Posted to Thread #10448 at 9:59 pm on Apr 20, 2008

Geisha Salmon Rolls Makes 20 rolls

Preparation time 20 minutes
Refrigeration Time 4 hours

1/2 (8 oz) 227 g pkg spreadable cream cheese
2 tbsp (30 mL) chopped chives
1/2 very ripe avocado, peeled
2 tsp (10 mL) lime juice
150 g pkg wild smoked salmon, about 12 slices
2 tbs (30 mL) sesame seeds (optional)
rice chips, rice crackers or thin cucumber slices (optional)

1.In a bowl, stir cream cheese with chives. Add avocado and lime juice. Using a fork, mash until mixed. Lay a large sheet of plastic wrap on counter. Arrange 6 salmon slices in centre, overlapping slightly, to form a rectangle. Spread half of avocado mixture over salmon almost to edges.

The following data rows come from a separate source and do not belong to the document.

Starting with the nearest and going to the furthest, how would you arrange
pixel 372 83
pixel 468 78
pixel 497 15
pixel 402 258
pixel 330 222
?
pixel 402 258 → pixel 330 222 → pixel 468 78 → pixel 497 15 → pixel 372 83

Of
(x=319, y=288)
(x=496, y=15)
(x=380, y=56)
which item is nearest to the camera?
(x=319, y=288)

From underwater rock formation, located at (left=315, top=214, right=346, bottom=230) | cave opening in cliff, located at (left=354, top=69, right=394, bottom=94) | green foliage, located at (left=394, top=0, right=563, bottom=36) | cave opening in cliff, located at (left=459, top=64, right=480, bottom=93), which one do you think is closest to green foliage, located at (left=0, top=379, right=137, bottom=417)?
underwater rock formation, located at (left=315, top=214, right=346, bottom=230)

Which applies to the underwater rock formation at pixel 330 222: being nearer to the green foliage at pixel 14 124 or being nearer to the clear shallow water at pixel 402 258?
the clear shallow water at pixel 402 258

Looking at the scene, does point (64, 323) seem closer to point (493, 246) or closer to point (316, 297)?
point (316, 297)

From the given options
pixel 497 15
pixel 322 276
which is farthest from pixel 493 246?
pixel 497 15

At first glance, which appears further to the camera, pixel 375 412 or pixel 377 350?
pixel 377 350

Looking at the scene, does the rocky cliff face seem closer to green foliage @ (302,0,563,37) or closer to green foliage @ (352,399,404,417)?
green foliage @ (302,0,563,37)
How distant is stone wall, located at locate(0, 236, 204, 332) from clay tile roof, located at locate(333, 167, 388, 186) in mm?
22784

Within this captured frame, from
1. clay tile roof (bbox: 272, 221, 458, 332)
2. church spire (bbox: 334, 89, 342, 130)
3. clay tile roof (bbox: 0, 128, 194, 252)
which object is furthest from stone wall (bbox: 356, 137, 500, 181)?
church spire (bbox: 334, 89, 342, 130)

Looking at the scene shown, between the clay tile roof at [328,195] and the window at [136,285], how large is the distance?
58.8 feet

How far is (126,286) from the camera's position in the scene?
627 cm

2.Starting from long edge, gently roll salmon, lifting plastic to help form a log. Don't wrap plastic into roll. Sprinkle with half of sesame seeds, rolling to coat. Wrap in plastic. Twist ends to tighten roll. Repeat with more plastic wrap and remaining ingredients. Refrigerate until firm, 4 hours or overnight. With a sharp knife, gently slice into thick rounds. Serve on rice chips.

Nutrients per 2 rolls
3.8 g protein
6.1 g fat
1.2 g carbohydrates
0.5 g fibre
0.4 mg iron
12 mg calcium
152 mg sodium
74 calories

First published in Chatelaine's 03/2006 issue. Rogers Media Publishing Inc.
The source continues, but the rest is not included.